* _Zadania do wykonania_
(1) Na podstawie tekstu o Wyszehradzkiej Grupie Bojowej wyjaśnij w jednym do trzech zdań, dlaczego jej kolejny dyżur rozpoczął się niedługo po poprzednim.
(2) Dopisz dalszą część tekstu o Wyszehradzkiej Grupie Bojowej, zaczynając bezpośrednio po jego ostatnim zdaniu.

Polscy żołnierze będą pilnować Unii Europejskiej i przez rok staną się trzonem unijnych sił szybkiego reagowania. Gdy zajdzie taka potrzeba, Bruksela będzie mogła wysłać ich nawet 6000 km od domu, by zabezpieczyć interesy Wspólnoty. Czy to początek europejskiej armii? Generał Roman Polko ocenia, jak powinna wyglądać ewolucja europejskich sił zbrojnych, bo to, co jest dziś, pozostawia wiele do życzenia.

Od początku lipca znów na barkach polskich żołnierzy spoczęło zabezpieczenie interesów Unii Europejskiej i rozpoczęli oni swój roczny dyżur w ramach Wyszehradzkiej Grupy Bojowej.

Polscy komandosi na straży Unii Europejskiej

Wyszehradzka Grupa Bojowa jest jedną z 13 unijnych grup bojowych, których powstanie przedstawiciele państw Wspólnoty ustalili jeszcze w 2004 roku. Dotychczas WGB powoływana była trzykrotnie, ostatni raz w pierwszej połowie ubiegłego roku. Nie minęło więc wiele czasu do chwili rozpoczęcia kolejnego dyżuru, a stało się tak na wniosek unijnych urzędników.

- Na wniosek wysokiego przedstawiciela Unii Europejskiej do spraw zagranicznych i polityki bezpieczeństwa w grudniu ubiegłego roku zdecydowaliśmy się na wystawienie od lipca tego roku do czerwca 2025 roku grupy bojowej w ramach rocznego dyżuru Unii Europejskiej, przygotowania sił szybkiego reagowania, przygotowania sił szybkiego rozmieszczenia – informował w Sejmie wicepremier i minister obrony narodowej, Władysław Kosiniak-Kamysz.

Trzonem WGB są żołnierze z 6. Brygady Powietrznodesantowej, których wspierają również koledzy z innych jednostek, a także żołnierze z Czech, Węgier i Słowacji. Grupa ta stanowi siły szybkiego reagowania Unii Europejskiej, które w razie kryzysu wysłane mogą być nawet na odległość 6 tys. km od Brukseli. Ich zadaniem może być zarówno prowadzenie misji stabilizacyjnych i operacji pokojowych, jak i udzielanie pomocy humanitarnej. W skład grupy wchodzi 2300 żołnierzy, a zdaniem części komentatorów, grupa ta stanowi coś na wzór zalążka europejskich sił zbrojnych. Czy rzeczywiście?

* _Surowe dane_
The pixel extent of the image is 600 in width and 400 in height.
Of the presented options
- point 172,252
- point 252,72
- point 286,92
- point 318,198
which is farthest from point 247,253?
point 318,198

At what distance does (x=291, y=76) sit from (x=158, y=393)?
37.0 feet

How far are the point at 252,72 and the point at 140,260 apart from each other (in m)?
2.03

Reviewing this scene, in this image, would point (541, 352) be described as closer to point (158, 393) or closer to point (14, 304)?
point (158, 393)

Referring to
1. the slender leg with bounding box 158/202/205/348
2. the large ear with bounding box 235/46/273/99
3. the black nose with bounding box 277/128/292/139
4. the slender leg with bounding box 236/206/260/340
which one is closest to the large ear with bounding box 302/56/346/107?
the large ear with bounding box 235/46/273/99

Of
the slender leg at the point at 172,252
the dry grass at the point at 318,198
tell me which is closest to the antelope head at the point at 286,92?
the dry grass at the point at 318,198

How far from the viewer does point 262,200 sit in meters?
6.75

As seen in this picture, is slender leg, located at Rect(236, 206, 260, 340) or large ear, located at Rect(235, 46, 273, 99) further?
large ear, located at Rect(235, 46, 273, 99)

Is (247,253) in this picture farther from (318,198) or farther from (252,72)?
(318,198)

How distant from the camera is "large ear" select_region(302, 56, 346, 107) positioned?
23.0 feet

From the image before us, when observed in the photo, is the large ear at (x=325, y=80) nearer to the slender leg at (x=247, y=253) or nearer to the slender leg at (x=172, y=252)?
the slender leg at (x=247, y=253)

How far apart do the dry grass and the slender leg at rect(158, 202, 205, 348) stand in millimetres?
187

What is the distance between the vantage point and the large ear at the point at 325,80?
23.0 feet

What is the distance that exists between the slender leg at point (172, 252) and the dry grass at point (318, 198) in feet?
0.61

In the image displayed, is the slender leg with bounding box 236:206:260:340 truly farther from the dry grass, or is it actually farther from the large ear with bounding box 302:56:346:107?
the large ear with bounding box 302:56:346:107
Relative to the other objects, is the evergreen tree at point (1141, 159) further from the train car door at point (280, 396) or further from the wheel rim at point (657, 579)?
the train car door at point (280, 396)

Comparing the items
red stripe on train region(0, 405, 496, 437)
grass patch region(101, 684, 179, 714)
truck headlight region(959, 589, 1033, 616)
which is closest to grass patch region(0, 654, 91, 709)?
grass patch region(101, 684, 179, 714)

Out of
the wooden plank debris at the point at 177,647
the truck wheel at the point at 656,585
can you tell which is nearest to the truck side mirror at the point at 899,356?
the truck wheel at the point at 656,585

* _Wyniki_
(1) Kolejny dyżur rozpoczął się niedługo po poprzednim, ponieważ stało się tak na wniosek unijnych urzędników. Według ministra obrony narodowej Władysława Kosiniaka-Kamysza decyzję o wystawieniu grupy bojowej od lipca tego roku do czerwca 2025 roku podjęto w grudniu ubiegłego roku na wniosek wysokiego przedstawiciela Unii Europejskiej do spraw zagranicznych i polityki bezpieczeństwa.

(2)
Nadchodzi armia Unii Europejskiej?

Idea powołania do życia europejskich sił zbrojnych, a nawet unijnego komisarza do spraw obrony odżyła w Polsce po ubiegłorocznej zmianie władzy. W ocenie generała Romana Polko, byłego dowódcy jednostki GROM, który wiele czasu spędził na misjach, sam pomysł nie jest taki zły, choć wiele do życzenia pozostawia jego realizacja.

- Tak naprawdę nie mamy sił europejskich. Bardzo dużo się mówi o siłach Unii Europejskiej, a w praktyce niewiele to oznacza, łącznie z tymi projektami, które nawet uznawano za udane, jak batalion polsko-ukraiński, który w istocie nigdy nie istniał, bo był tylko na papierze – mówi Gazecie Prawnej generał Polko.

Szczególną uwagę zwraca on na konieczność zgrania międzynarodowych jednostek, które jeśli mają działać wspólnie jak jedna pięść, przez długie miesiące, jeśli nie lata, muszą się razem szkolić. Nacisk powinien być kładziony nie tylko na zgranie taktyczne, ale też na osobiste relacje między dowódcami, a takie czasowe powoływanie do życia grup bojowych wcale ich nie buduje.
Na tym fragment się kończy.